Trecho citado
┌────────

Direito Civil

A estatização do afeto

A estatização do afeto

 

 

 

Maria Berenice Dias*

 

 

O termo escolhido para titular o tema é amplo, porque amplo é o espectro do afeto, mola propulsora do mundo e que fatalmente acaba por gerar conseqüências que necessitam se integrar no sistema normativo legal.

 

Sob a justificativa de estabelecer padrões de moralidade e regulamentar a ordem social, o Estado solenizou os vínculos afetivos, transformando a família em uma instituição matrimonializada. As relações denominadas espúrias, adulterinas ou concubinárias nenhum direito possuíam. Os filhos havidos fora do casamento sempre foram alvo de enorme gama de pechas de conteúdo pejorativo e discriminatório. Seu destino era a invisibilidade, pois não podiam buscar o reconhecimento da própria identidade.

 

              O Estado, com sua onipotência, não se limita a chancelar o casamento e atribuir responsabilidades ao casal. Interfere na sua vida íntima, impondo deveres e assegurando direitos, como fidelidade recíproca, vida em comum e mútua assistência. A vontade dos nubentes pouco vale. Apenas é levada em conta no momento da solenização do casamento, não possuindo qualquer relevância após proferida a palavra “sim”. Diante da quantidade de cláusulas, condições e regras impostas pela lei, é possível concluir que o casamento não passa de mero “contrato de adesão”.

└────────

Dados fornecidos
┌────────

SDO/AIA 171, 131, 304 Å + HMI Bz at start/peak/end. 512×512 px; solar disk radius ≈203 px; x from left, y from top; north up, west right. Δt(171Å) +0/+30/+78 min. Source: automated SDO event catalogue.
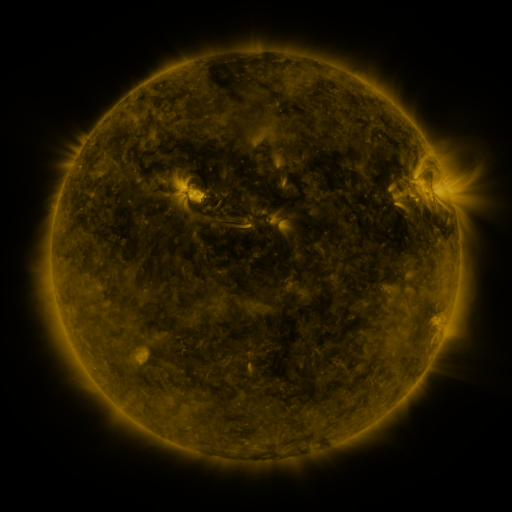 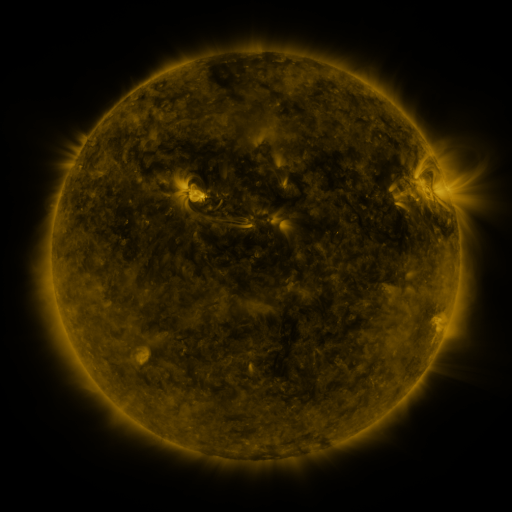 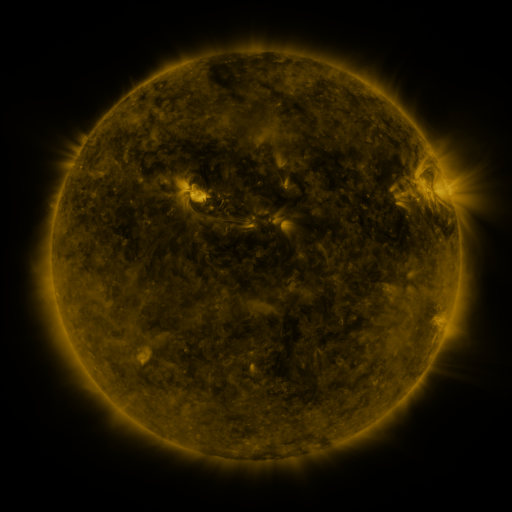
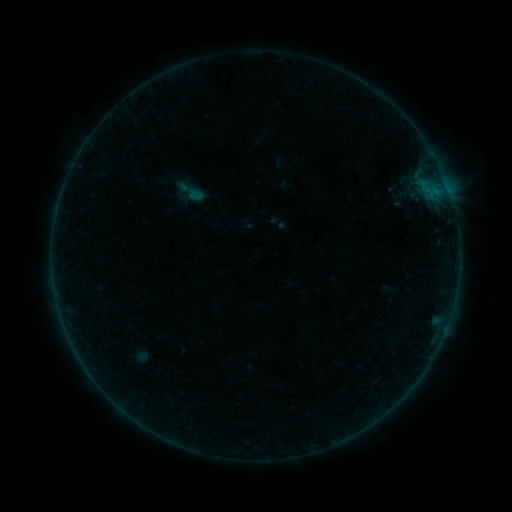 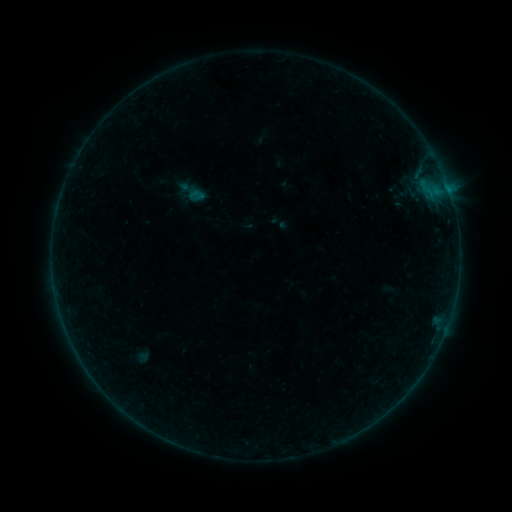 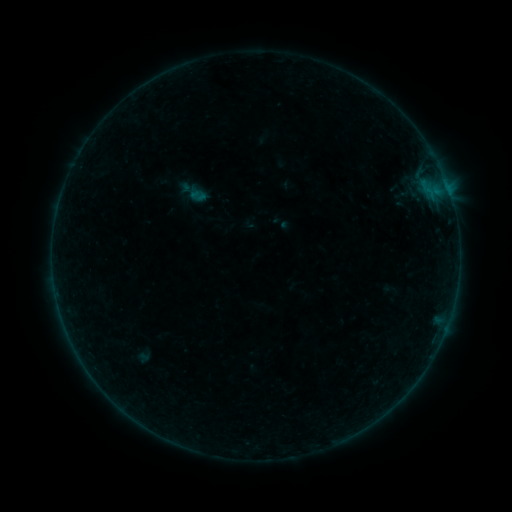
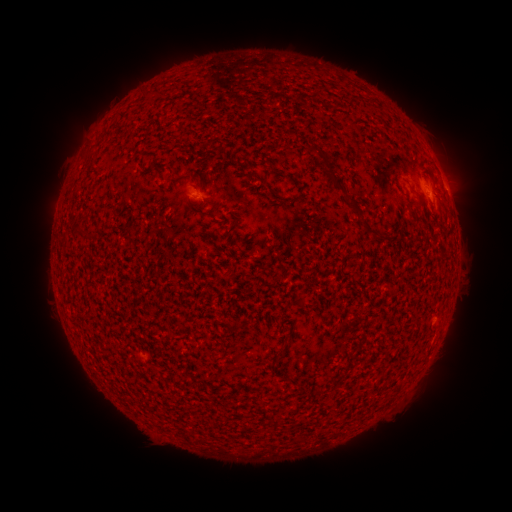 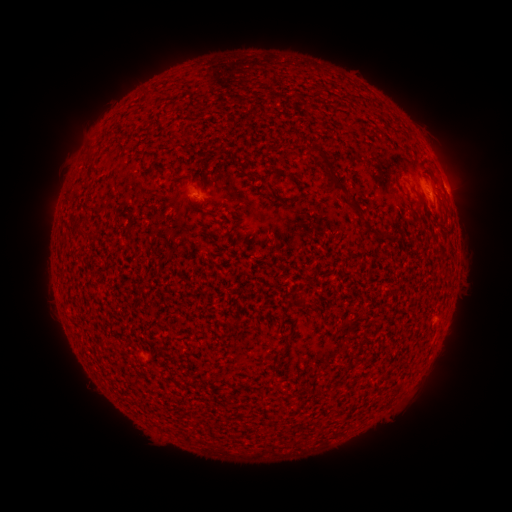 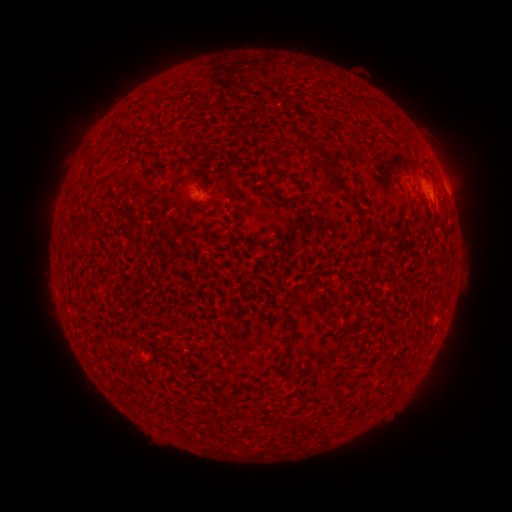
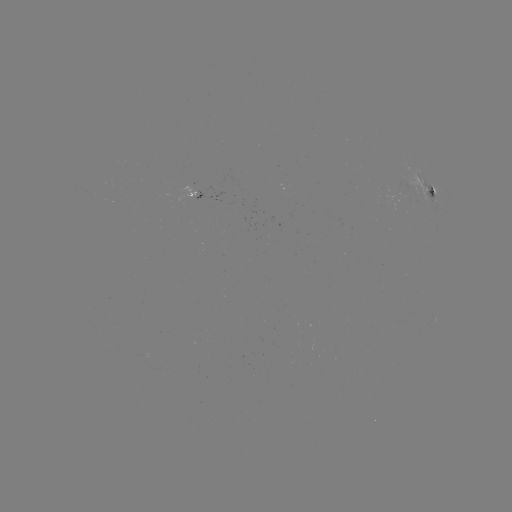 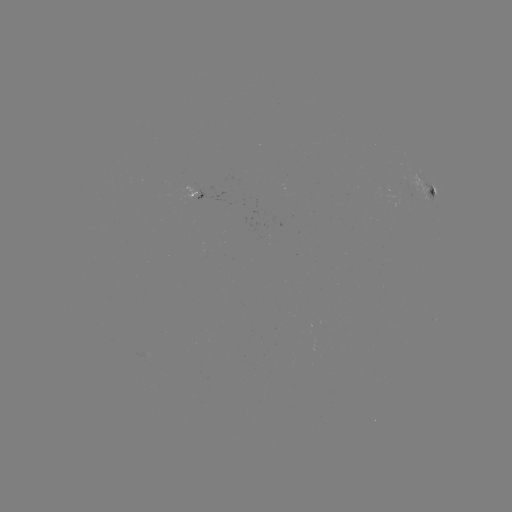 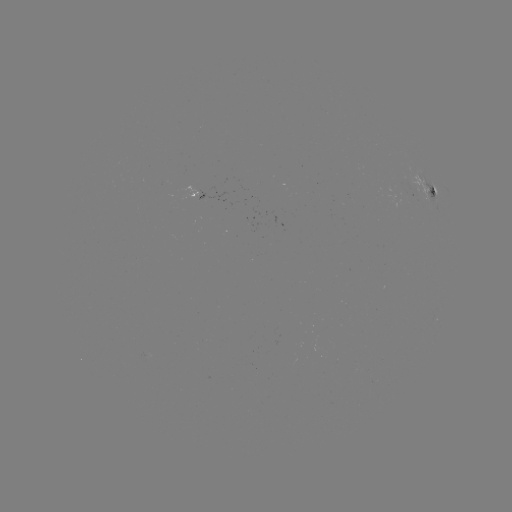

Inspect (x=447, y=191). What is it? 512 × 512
B2.3 flare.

└────────

Objetivo A
Quais termos o texto sobre a estatização do afeto usa para designar as relações que nenhum direito possuíam? Liste todos.
Objetivo B
Prossiga com o texto sobre a estatização do afeto a partir da última frase apresentada.

Resultado A
- espúrias
- adulterinas
- concubinárias

Resultado B
 

Essa ingerência, nitidamente descabida, é juridicamente ineficaz, pois o descumprimento de qualquer dos deveres não gera a possibilidade de buscar seu adimplemento por decisão judicial. Ou seja, estabelecidos para vigorar durante a vida em comum, os deveres conjugais são úteis para justificar o pedido de separação, outorgando legitimidade à busca da separação, na medida em que permitem imputar ao infrator a culpa pelo fim do amor. Mas, na vigência da sociedade conjugal, o descumprimento desses deveres por um ou ambos os cônjuges em nada afeta a existência, a validade ou a eficácia do casamento.

 

Celebrado o casamento, está constituída a família, a qual se transforma na base da sociedade, passando a merecer a especial atenção do Estado, que, talvez por isso, se insurge contra sua dissolução.

 

Em um primeiro momento, o casamento era indissolúvel. A Lei do Divórcio passou a chamar de separação o que antes se chamava de desquite, situação sui generis que faz cessar os ônus matrimoniais, mas, por não dissolver o vínculo do casamento, impede o separado de casar novamente.

 

Persiste insuficiente, ainda hoje, a vontade dos cônjuges para encerrar um casamento, mesmo quando este tenha começado por exclusiva vontade do par. Ainda que haja consenso das partes, mister que estejam casados há mais de dois anos para obter a separação. Somente depois do decurso de mais um ano é que podem transformar a separação em divórcio. Igualmente o divórcio só pode ser buscado se já estiverem os cônjuges separados de fato há mais de dois anos.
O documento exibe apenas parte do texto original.